Yapılacaklar:
- a) Fizan Bölge Konseyi metninde "Libya’nın güneyinde bir" sözleriyle başlayıp "Konseyi’nin kurulduğunu duyurdular." sözleriyle biten bölümü, "kabileler" yerine "topluluklar" koyarak yeniden yazın.
- b) Fizan Bölge Konseyi metnine göre bölgenin uzun yıllardır boğuştuğu sorunların hepsini sıralayın.

Metin bölümü:
━━━━━━━━━━
Fizan Bölge Konseyi Libya’yı bölecek mi güçlendirecek mi?

Fizan Bölge Konseyi Libya’yı bölecek mi güçlendirecek mi?
TT

Fizan Bölge Konseyi Libya’yı bölecek mi güçlendirecek mi?

Fizan Bölge Konseyi Libya’yı bölecek mi güçlendirecek mi?

Libya’nın güneyinde bir araya gelen çeşitli kabileler, ‘bölgenin uzun yıllar süren kaos, adaletsizlik ve yoksullukla boğuştuğunu, bunun sefalet içinde olmalarına ve haklarını kaybetmelerine neden olduğunu ve güvenliklerine yönelik tehdit oluşturduğunu savunarak ‘Fizan Bölge Konseyi’nin kurulduğunu duyurdular.
İtalya, ülkenin güneydeki bazı önemli isimlerin itirazlarına rağmen bu adımı memnuniyetle karşıladığını bildirdi.
━━━━━━━━━━
Verilen bilgiler:

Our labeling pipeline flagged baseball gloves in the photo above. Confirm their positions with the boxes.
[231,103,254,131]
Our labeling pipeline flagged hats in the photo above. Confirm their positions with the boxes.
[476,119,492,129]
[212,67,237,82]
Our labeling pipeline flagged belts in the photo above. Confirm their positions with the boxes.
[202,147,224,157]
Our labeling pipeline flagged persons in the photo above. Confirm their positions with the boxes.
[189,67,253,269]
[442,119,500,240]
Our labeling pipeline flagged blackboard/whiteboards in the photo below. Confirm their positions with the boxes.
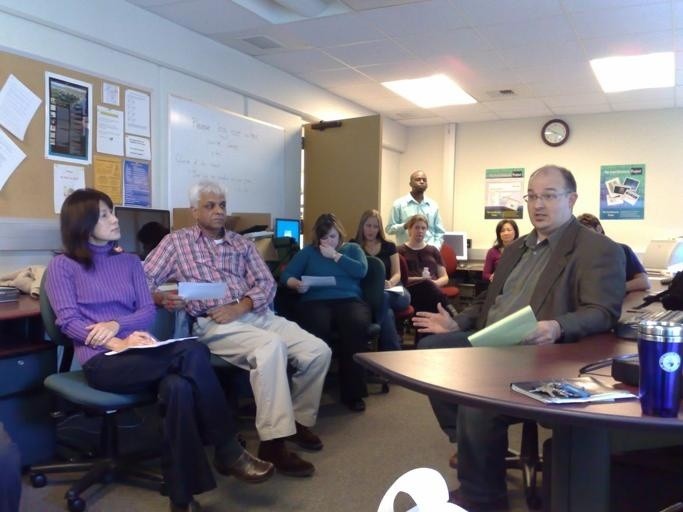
[166,93,288,238]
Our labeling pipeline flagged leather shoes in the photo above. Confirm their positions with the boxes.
[171,500,203,512]
[340,395,364,411]
[216,450,274,483]
[448,489,508,512]
[448,453,459,469]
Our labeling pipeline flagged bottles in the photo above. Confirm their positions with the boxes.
[421,267,430,279]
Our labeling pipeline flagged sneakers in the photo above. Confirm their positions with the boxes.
[258,440,315,477]
[285,421,323,451]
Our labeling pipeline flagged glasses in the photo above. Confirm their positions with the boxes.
[523,191,570,203]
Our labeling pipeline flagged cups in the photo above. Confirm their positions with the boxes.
[635,318,682,419]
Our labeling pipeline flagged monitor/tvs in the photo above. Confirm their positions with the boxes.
[444,231,468,261]
[274,216,301,247]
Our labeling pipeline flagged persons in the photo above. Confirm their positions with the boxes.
[479,219,519,293]
[576,212,653,297]
[394,213,455,350]
[347,207,414,351]
[43,185,277,511]
[382,167,445,253]
[410,163,628,511]
[141,178,333,478]
[277,210,374,413]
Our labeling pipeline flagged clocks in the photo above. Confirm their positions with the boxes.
━━━━━━━━━━
Yanıtlar:
- a)
Libya’nın güneyinde bir araya gelen çeşitli topluluklar, ‘bölgenin uzun yıllar süren kaos, adaletsizlik ve yoksullukla boğuştuğunu, bunun sefalet içinde olmalarına ve haklarını kaybetmelerine neden olduğunu ve güvenliklerine yönelik tehdit oluşturduğunu savunarak ‘Fizan Bölge Konseyi’nin kurulduğunu duyurdular.

- b) Kaos, adaletsizlik, yoksulluk